**WHAT NEEDS TO BE DONE**. All of the data must be output without alteration.

--------------------------------

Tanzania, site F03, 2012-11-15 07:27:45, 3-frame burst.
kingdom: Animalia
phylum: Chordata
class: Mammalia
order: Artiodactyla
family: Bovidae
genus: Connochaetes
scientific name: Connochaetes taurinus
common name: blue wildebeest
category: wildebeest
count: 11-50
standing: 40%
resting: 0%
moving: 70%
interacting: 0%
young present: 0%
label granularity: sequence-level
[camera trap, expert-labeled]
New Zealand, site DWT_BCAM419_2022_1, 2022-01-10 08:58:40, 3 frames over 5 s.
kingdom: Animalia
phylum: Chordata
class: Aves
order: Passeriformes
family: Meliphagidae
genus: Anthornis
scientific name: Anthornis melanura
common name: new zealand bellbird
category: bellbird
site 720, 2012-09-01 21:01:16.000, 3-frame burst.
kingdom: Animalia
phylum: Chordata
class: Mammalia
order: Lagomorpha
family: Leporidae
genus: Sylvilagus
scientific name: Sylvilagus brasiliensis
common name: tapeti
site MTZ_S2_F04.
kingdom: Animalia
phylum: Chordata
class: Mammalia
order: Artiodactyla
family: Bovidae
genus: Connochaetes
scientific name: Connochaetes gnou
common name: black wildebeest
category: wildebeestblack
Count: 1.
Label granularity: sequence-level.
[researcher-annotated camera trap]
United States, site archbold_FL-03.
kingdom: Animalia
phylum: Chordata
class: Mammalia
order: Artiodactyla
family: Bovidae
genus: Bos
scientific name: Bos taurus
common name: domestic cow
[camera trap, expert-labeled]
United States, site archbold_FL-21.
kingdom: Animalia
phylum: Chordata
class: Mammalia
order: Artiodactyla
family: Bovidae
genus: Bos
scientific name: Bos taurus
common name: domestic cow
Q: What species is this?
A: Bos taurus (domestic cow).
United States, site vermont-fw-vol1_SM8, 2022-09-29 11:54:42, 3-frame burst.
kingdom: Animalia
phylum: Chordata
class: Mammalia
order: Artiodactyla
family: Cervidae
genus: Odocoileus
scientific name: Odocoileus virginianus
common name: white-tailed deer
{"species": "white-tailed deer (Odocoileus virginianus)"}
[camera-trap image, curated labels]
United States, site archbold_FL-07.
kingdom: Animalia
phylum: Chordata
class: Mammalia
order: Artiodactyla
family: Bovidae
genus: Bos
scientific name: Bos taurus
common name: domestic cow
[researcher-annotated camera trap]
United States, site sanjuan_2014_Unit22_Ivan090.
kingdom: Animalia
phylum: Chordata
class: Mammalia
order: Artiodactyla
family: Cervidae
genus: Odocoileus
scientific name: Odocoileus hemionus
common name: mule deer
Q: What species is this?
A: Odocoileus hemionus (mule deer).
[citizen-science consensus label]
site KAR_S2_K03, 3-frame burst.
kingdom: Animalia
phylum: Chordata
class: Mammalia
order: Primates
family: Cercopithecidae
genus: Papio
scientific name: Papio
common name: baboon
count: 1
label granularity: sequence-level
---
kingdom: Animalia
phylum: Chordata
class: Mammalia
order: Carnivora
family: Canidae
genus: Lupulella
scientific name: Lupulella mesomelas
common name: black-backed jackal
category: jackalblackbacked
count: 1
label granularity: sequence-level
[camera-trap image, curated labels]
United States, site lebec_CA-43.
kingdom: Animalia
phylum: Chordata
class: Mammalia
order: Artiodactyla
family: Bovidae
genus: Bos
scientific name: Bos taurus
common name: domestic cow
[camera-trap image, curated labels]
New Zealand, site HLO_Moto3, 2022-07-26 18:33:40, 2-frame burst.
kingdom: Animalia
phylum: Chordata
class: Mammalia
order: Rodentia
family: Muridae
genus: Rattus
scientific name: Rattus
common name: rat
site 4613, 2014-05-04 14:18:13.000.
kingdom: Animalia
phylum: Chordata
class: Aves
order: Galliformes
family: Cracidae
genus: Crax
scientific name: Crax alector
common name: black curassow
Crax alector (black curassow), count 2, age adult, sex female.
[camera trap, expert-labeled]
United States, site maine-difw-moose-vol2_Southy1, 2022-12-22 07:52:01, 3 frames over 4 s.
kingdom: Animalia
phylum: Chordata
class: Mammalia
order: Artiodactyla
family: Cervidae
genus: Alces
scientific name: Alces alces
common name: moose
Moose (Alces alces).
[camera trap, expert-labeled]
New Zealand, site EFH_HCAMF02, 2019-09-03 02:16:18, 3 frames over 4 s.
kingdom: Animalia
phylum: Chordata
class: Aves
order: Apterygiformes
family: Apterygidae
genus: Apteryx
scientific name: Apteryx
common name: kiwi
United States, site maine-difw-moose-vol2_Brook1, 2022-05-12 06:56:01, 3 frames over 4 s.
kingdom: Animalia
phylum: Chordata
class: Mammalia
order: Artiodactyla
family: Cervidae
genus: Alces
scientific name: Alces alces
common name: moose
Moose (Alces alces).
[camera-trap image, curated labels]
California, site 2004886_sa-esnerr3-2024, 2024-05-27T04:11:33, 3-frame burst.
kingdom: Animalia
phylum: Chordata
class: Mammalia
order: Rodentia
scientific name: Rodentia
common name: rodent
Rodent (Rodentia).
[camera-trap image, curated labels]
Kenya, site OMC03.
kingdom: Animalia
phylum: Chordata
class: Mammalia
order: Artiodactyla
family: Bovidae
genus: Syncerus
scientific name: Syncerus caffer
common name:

--------------------------------

**ANSWER TO THIS TASK**.
Tanzania, site F03, 2012-11-15 07:27:45, 3-frame burst.
kingdom: Animalia
phylum: Chordata
class: Mammalia
order: Artiodactyla
family: Bovidae
genus: Connochaetes
scientific name: Connochaetes taurinus
common name: blue wildebeest
category: wildebeest
count: 11-50
standing: 40%
resting: 0%
moving: 70%
interacting: 0%
young present: 0%
label granularity: sequence-level
[camera trap, expert-labeled]
New Zealand, site DWT_BCAM419_2022_1, 2022-01-10 08:58:40, 3 frames over 5 s.
kingdom: Animalia
phylum: Chordata
class: Aves
order: Passeriformes
family: Meliphagidae
genus: Anthornis
scientific name: Anthornis melanura
common name: new zealand bellbird
category: bellbird
site 720, 2012-09-01 21:01:16.000, 3-frame burst.
kingdom: Animalia
phylum: Chordata
class: Mammalia
order: Lagomorpha
family: Leporidae
genus: Sylvilagus
scientific name: Sylvilagus brasiliensis
common name: tapeti
site MTZ_S2_F04.
kingdom: Animalia
phylum: Chordata
class: Mammalia
order: Artiodactyla
family: Bovidae
genus: Connochaetes
scientific name: Connochaetes gnou
common name: black wildebeest
category: wildebeestblack
Count: 1.
Label granularity: sequence-level.
[researcher-annotated camera trap]
United States, site archbold_FL-03.
kingdom: Animalia
phylum: Chordata
class: Mammalia
order: Artiodactyla
family: Bovidae
genus: Bos
scientific name: Bos taurus
common name: domestic cow
[camera trap, expert-labeled]
United States, site archbold_FL-21.
kingdom: Animalia
phylum: Chordata
class: Mammalia
order: Artiodactyla
family: Bovidae
genus: Bos
scientific name: Bos taurus
common name: domestic cow
Q: What species is this?
A: Bos taurus (domestic cow).
United States, site vermont-fw-vol1_SM8, 2022-09-29 11:54:42, 3-frame burst.
kingdom: Animalia
phylum: Chordata
class: Mammalia
order: Artiodactyla
family: Cervidae
genus: Odocoileus
scientific name: Odocoileus virginianus
common name: white-tailed deer
{"species": "white-tailed deer (Odocoileus virginianus)"}
[camera-trap image, curated labels]
United States, site archbold_FL-07.
kingdom: Animalia
phylum: Chordata
class: Mammalia
order: Artiodactyla
family: Bovidae
genus: Bos
scientific name: Bos taurus
common name: domestic cow
[researcher-annotated camera trap]
United States, site sanjuan_2014_Unit22_Ivan090.
kingdom: Animalia
phylum: Chordata
class: Mammalia
order: Artiodactyla
family: Cervidae
genus: Odocoileus
scientific name: Odocoileus hemionus
common name: mule deer
Q: What species is this?
A: Odocoileus hemionus (mule deer).
[citizen-science consensus label]
site KAR_S2_K03, 3-frame burst.
kingdom: Animalia
phylum: Chordata
class: Mammalia
order: Primates
family: Cercopithecidae
genus: Papio
scientific name: Papio
common name: baboon
count: 1
label granularity: sequence-level
---
kingdom: Animalia
phylum: Chordata
class: Mammalia
order: Carnivora
family: Canidae
genus: Lupulella
scientific name: Lupulella mesomelas
common name: black-backed jackal
category: jackalblackbacked
count: 1
label granularity: sequence-level
[camera-trap image, curated labels]
United States, site lebec_CA-43.
kingdom: Animalia
phylum: Chordata
class: Mammalia
order: Artiodactyla
family: Bovidae
genus: Bos
scientific name: Bos taurus
common name: domestic cow
[camera-trap image, curated labels]
New Zealand, site HLO_Moto3, 2022-07-26 18:33:40, 2-frame burst.
kingdom: Animalia
phylum: Chordata
class: Mammalia
order: Rodentia
family: Muridae
genus: Rattus
scientific name: Rattus
common name: rat
site 4613, 2014-05-04 14:18:13.000.
kingdom: Animalia
phylum: Chordata
class: Aves
order: Galliformes
family: Cracidae
genus: Crax
scientific name: Crax alector
common name: black curassow
Crax alector (black curassow), count 2, age adult, sex female.
[camera trap, expert-labeled]
United States, site maine-difw-moose-vol2_Southy1, 2022-12-22 07:52:01, 3 frames over 4 s.
kingdom: Animalia
phylum: Chordata
class: Mammalia
order: Artiodactyla
family: Cervidae
genus: Alces
scientific name: Alces alces
common name: moose
Moose (Alces alces).
[camera trap, expert-labeled]
New Zealand, site EFH_HCAMF02, 2019-09-03 02:16:18, 3 frames over 4 s.
kingdom: Animalia
phylum: Chordata
class: Aves
order: Apterygiformes
family: Apterygidae
genus: Apteryx
scientific name: Apteryx
common name: kiwi
United States, site maine-difw-moose-vol2_Brook1, 2022-05-12 06:56:01, 3 frames over 4 s.
kingdom: Animalia
phylum: Chordata
class: Mammalia
order: Artiodactyla
family: Cervidae
genus: Alces
scientific name: Alces alces
common name: moose
Moose (Alces alces).
[camera-trap image, curated labels]
California, site 2004886_sa-esnerr3-2024, 2024-05-27T04:11:33, 3-frame burst.
kingdom: Animalia
phylum: Chordata
class: Mammalia
order: Rodentia
scientific name: Rodentia
common name: rodent
Rodent (Rodentia).
[camera-trap image, curated labels]
Kenya, site OMC03.
kingdom: Animalia
phylum: Chordata
class: Mammalia
order: Artiodactyla
family: Bovidae
genus: Syncerus
scientific name: Syncerus caffer
common name:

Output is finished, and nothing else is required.